■ ИСХОДНЫЙ ТЕКСТ ■
━━━━━━━━

Тематика : Другая тематика , Художественная литература, поэзия , Детская литература

Гарантия подлинности : Гарантия Продавца

Годы издания : 1855-1900 гг.


Озеров, Владислав Александрович (1769-1816).
Сочинения Озерова. - 3-е издание - Санкт-Петербург :издание- М.О. Вольф,тип.Королева, 1856г. - 431 стр.;формат: 19.5на13см. - (серия:Полное собрание сочинений русских авторов).Владельческий переплет эпохи-полукожа.Состояние на фото,доставка лота в другой регион-почта России.

ДЛЯ СПРАВКИ:ОЗЕРОВ, Владислав Александрович (1769 — 1816) — русский драматург и поэт, наиболее популярный из трагиков начала XIX века(единственный представитель русской сентиментальной трагедии) .В.А. Озеров учился в Сухопутном шляхетском кадетском корпусе, служил в русско-турецкую войну 1787—1792(участвовал в штурме Бендер). Затем был адъютантом начальника Шляхетского корпуса графа Ангальта и одним из преподавателей корпуса. В 1804 году перешел на гражданскую службу, но через четыре года из-за служебных неприятностей вышел в отставку и жил в своем поместье в одном из уездов Тверской губернии.С литературной точки зрения Озеров примыкал к кружку А. Н. Оленина. Озеров известен, прежде всего, своими драматическими произведениями. Первая его трагедия `Ярополк и Олег` впервые была поставлена в Санкт-Петербурге в 1798 году. Также невероятной популярностью пользовались постановки его трагедий `Эдип в Афинах`, `Фингал` и особенно трагедия `Дмитрий Донской`. Об успехе сочинений Озерова свидетельствуют и превосходные издания его сочинений. Некоторые из них считаются образцовыми русскими иллюстрированными изданиями своего времени. Первые издания `Сочинений` Озерова вышли в 1816, 1817 и в 1824 годах.Первые литературные опыты Озерова относятся к 1794г. — перевод сентиментального послания Колардо «Элоиза к Абеляру» и французские стихи на смерть директора корпуса, гр. Ангальта. Первым драматическим опытом Озерова была трагедия «ЯРОПОЛК и ОЛЕГ», появившаяся на сцене 16 мая 1798 г. Прославившая Озерова трагедия «ЭДИП в АФИНАХ» была впервые поставлена 23 ноября 1804 г. Она поразила зрителей новизной, «бесподобными стихами», «бездной чувства». «Восторг публики был единодушный». Автору был пожалован перстень, любители театра собирали подписку на золотую медаль в его честь. Слава Озерова росла. Через год он поставил новую трагедию «ФИНГАЛ» (премьера 8 декабря 1805 г.-сюжет заимствован у Оссиана), встреченную с таким же восторгом. Апогеем славы Озерова была постановка «Димитрия Донского», национально-патриотической трагедии, появившейся на сцене в разгар войны с Наполеоном, 14 января 1807 г.

━━━━━━━━

■ ЗАДАНИЯ ■
#1 Ответьте на вопросы по исходному тексту.
(a) В каком году вышло издание, описанное в исходном тексте?
(b) В каком учебном заведении учился Озеров?
(c) Когда состоялась премьера трагедии «Фингал»?
#2 Перепишите отрывок исходного текста от слов «Озеров, Владислав Александрович (1769-1816).» до слов «другой регион-почта России.», поставив «коленкор» вместо «полукожа».
Приведённые далее строки в работе не используются.

━━━━━━━━

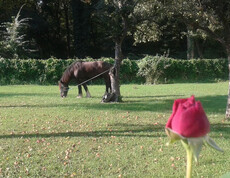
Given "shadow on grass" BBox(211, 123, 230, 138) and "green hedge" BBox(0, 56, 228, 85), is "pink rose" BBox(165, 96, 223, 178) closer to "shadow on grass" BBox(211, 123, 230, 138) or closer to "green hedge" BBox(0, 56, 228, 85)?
"shadow on grass" BBox(211, 123, 230, 138)

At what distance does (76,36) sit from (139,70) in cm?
1237

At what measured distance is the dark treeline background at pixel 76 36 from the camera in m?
35.6

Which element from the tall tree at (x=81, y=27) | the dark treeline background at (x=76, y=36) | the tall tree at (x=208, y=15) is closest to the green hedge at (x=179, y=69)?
the dark treeline background at (x=76, y=36)

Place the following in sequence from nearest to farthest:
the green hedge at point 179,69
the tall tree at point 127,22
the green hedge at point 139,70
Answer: the tall tree at point 127,22 → the green hedge at point 139,70 → the green hedge at point 179,69

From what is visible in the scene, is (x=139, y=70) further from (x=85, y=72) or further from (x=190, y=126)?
(x=190, y=126)

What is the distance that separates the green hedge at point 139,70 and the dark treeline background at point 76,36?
7.26 m

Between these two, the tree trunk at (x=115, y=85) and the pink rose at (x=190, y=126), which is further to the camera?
the tree trunk at (x=115, y=85)

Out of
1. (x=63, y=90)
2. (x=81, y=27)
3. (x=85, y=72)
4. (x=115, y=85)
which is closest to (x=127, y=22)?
(x=115, y=85)

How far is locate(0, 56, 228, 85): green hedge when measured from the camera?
79.8ft

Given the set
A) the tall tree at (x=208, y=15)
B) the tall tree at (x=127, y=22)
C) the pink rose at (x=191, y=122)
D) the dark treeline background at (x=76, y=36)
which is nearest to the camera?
the pink rose at (x=191, y=122)

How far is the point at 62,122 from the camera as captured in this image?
351 inches

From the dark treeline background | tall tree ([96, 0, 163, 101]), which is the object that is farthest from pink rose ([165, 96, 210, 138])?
the dark treeline background

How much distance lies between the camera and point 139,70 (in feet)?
84.9

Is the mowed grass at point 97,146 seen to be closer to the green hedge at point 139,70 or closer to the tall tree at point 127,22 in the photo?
the tall tree at point 127,22
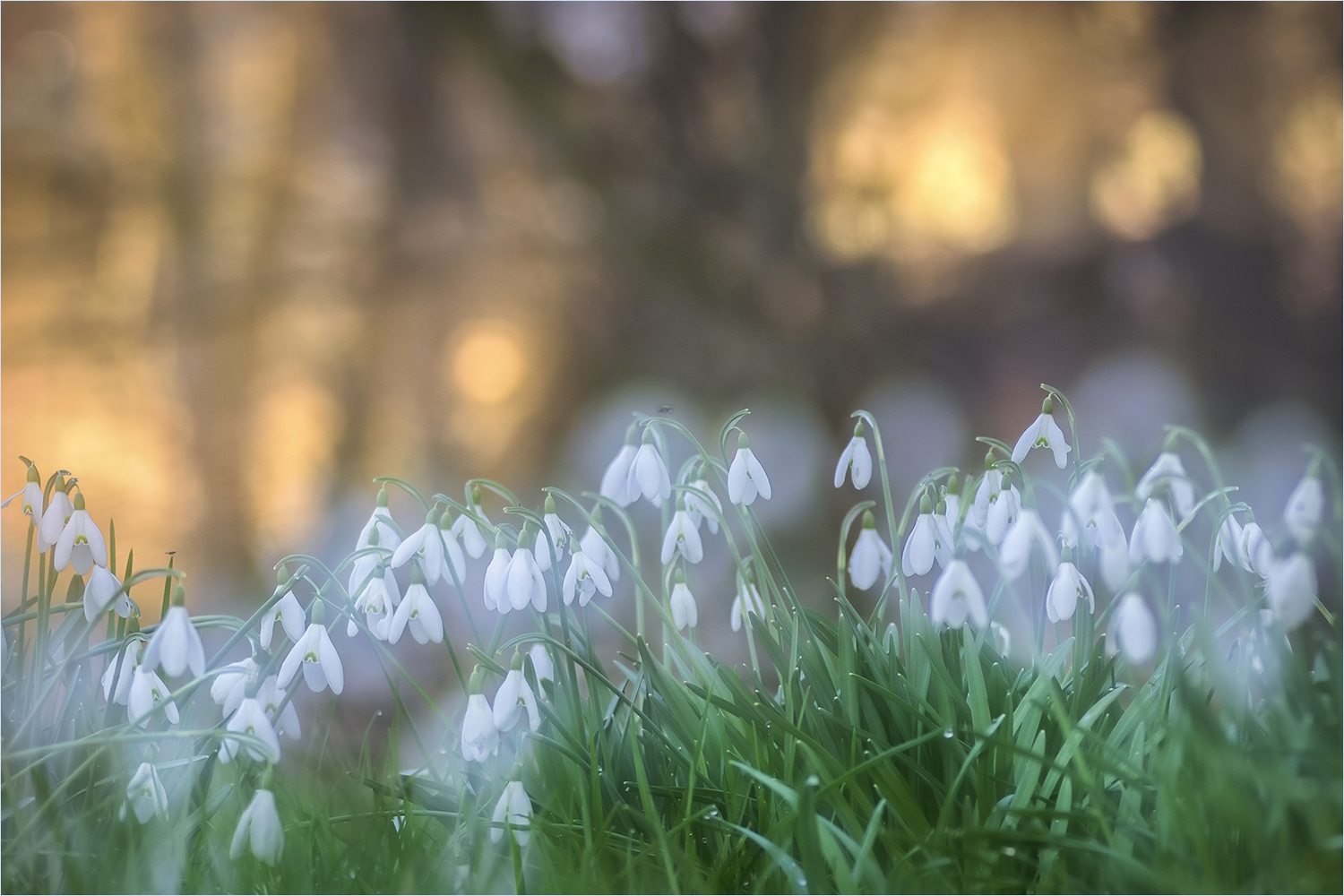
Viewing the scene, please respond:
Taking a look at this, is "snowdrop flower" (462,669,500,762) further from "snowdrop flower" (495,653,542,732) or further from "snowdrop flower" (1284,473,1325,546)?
"snowdrop flower" (1284,473,1325,546)

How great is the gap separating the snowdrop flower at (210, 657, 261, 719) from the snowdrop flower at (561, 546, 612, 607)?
0.69 ft

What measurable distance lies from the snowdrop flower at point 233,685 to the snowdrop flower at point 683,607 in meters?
0.31

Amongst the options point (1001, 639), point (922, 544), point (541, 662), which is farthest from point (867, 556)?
point (541, 662)

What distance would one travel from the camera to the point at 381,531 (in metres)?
0.62

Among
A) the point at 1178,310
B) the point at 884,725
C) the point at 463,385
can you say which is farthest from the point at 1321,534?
the point at 463,385

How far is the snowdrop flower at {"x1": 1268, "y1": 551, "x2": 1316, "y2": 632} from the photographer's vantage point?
1.37 feet

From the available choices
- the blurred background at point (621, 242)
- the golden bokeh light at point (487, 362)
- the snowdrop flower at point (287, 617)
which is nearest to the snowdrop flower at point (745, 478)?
the snowdrop flower at point (287, 617)

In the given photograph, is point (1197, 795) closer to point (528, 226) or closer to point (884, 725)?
point (884, 725)

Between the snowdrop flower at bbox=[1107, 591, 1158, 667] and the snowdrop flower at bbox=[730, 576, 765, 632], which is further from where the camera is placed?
the snowdrop flower at bbox=[730, 576, 765, 632]

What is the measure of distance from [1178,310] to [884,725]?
56.5 inches

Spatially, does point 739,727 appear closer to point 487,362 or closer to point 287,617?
point 287,617

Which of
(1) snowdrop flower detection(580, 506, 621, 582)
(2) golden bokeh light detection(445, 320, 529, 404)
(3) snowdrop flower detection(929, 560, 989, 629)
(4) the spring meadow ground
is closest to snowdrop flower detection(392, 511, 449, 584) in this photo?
(4) the spring meadow ground

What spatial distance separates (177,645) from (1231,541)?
2.29 ft

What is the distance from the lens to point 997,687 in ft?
1.95
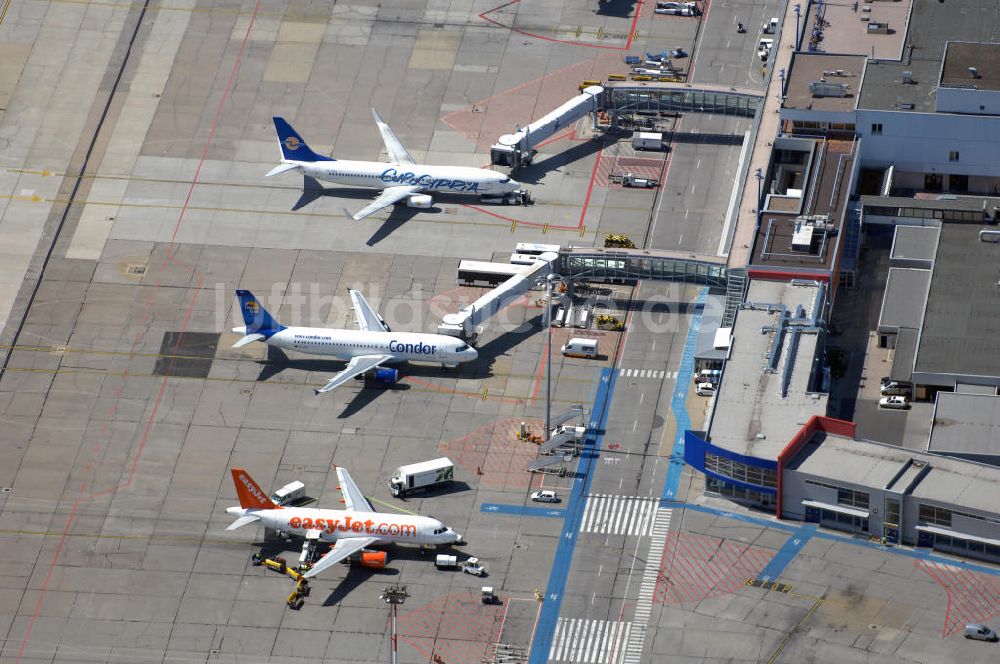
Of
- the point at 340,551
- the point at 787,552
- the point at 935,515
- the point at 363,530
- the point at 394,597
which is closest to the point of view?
the point at 935,515

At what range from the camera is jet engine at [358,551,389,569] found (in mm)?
198000

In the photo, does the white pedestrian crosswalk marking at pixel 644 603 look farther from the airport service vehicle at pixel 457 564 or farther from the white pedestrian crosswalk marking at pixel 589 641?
the airport service vehicle at pixel 457 564

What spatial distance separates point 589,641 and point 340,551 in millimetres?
26414

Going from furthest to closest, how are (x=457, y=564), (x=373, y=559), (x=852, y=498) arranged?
(x=457, y=564)
(x=373, y=559)
(x=852, y=498)

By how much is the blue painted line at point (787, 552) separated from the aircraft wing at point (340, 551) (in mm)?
38621

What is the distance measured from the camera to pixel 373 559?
19800 cm

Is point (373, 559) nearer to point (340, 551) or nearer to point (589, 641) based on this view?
point (340, 551)

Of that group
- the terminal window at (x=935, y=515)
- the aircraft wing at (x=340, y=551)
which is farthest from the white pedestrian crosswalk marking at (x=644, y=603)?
the aircraft wing at (x=340, y=551)

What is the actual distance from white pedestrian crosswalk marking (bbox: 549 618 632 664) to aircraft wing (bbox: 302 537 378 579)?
21.1 metres

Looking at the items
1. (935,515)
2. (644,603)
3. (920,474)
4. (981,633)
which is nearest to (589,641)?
(644,603)

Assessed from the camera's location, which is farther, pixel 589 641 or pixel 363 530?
pixel 363 530

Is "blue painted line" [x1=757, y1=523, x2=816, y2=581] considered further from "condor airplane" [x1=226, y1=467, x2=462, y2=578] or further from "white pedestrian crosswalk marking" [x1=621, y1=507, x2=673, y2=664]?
"condor airplane" [x1=226, y1=467, x2=462, y2=578]

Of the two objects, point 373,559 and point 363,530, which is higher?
point 363,530

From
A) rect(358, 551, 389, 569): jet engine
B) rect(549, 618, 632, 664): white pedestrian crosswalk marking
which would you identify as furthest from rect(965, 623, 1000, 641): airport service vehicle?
rect(358, 551, 389, 569): jet engine
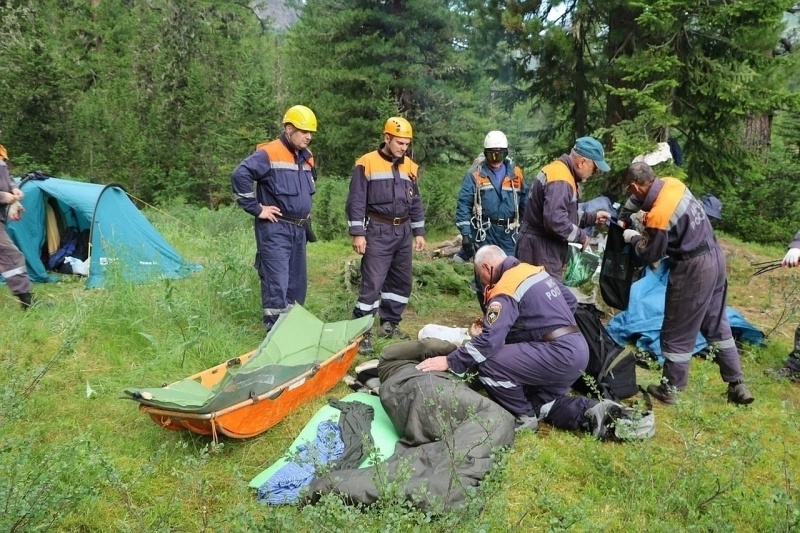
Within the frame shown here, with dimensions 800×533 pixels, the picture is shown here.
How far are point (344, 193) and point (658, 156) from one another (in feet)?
28.1

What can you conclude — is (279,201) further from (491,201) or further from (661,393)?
(661,393)

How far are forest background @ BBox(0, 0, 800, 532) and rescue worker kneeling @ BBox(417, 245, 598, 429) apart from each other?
0.25 metres

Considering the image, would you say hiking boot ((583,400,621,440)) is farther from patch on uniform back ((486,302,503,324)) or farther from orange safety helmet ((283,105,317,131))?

━━━━━━━━

■ ОТВЕТЫ ■
#1
(a) В 1856 году.
(b) В Сухопутном шляхетском кадетском корпусе.
(c) 8 декабря 1805 года.

#2
Озеров, Владислав Александрович (1769-1816).
Сочинения Озерова. - 3-е издание - Санкт-Петербург :издание- М.О. Вольф,тип.Королева, 1856г. - 431 стр.;формат: 19.5на13см. - (серия:Полное собрание сочинений русских авторов).Владельческий переплет эпохи-коленкор.Состояние на фото,доставка лота в другой регион-почта России.